• **WORK INSTRUCTIONS**
Nothing but the lines from the one containing "- V3: 4,647" through the last line of the entries should appear in the output, each verbatim.

• **GIVEN RECORDS**
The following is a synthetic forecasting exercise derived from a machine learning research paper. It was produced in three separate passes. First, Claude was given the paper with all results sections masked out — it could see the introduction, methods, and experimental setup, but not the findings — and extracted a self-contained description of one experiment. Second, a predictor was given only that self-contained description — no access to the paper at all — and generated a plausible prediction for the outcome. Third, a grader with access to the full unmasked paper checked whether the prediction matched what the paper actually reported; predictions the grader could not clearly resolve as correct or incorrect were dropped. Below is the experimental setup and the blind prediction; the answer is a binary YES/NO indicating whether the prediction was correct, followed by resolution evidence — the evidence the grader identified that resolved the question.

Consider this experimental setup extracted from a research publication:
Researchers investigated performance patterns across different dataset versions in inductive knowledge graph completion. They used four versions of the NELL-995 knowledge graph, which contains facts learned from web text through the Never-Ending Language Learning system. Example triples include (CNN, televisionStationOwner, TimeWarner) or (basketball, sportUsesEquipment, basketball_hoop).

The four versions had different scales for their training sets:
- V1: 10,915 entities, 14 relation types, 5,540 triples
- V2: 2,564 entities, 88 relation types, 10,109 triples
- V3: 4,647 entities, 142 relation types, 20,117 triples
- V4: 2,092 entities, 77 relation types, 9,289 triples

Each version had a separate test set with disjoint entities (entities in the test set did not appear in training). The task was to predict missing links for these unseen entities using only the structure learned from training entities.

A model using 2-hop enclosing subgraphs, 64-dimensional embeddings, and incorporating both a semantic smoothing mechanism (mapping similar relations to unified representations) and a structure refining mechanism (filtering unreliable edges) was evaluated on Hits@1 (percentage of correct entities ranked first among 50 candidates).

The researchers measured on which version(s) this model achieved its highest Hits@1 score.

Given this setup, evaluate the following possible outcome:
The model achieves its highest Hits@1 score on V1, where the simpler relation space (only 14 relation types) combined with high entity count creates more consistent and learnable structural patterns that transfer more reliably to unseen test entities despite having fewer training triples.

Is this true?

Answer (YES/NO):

• **REPLY**
- V3: 4,647 entities, 142 relation types, 20,117 triples
- V4: 2,092 entities, 77 relation types, 9,289 triples

Each version had a separate test set with disjoint entities (entities in the test set did not appear in training). The task was to predict missing links for these unseen entities using only the structure learned from training entities.

A model using 2-hop enclosing subgraphs, 64-dimensional embeddings, and incorporating both a semantic smoothing mechanism (mapping similar relations to unified representations) and a structure refining mechanism (filtering unreliable edges) was evaluated on Hits@1 (percentage of correct entities ranked first among 50 candidates).

The researchers measured on which version(s) this model achieved its highest Hits@1 score.

Given this setup, evaluate the following possible outcome:
The model achieves its highest Hits@1 score on V1, where the simpler relation space (only 14 relation types) combined with high entity count creates more consistent and learnable structural patterns that transfer more reliably to unseen test entities despite having fewer training triples.

Is this true?

Answer (YES/NO):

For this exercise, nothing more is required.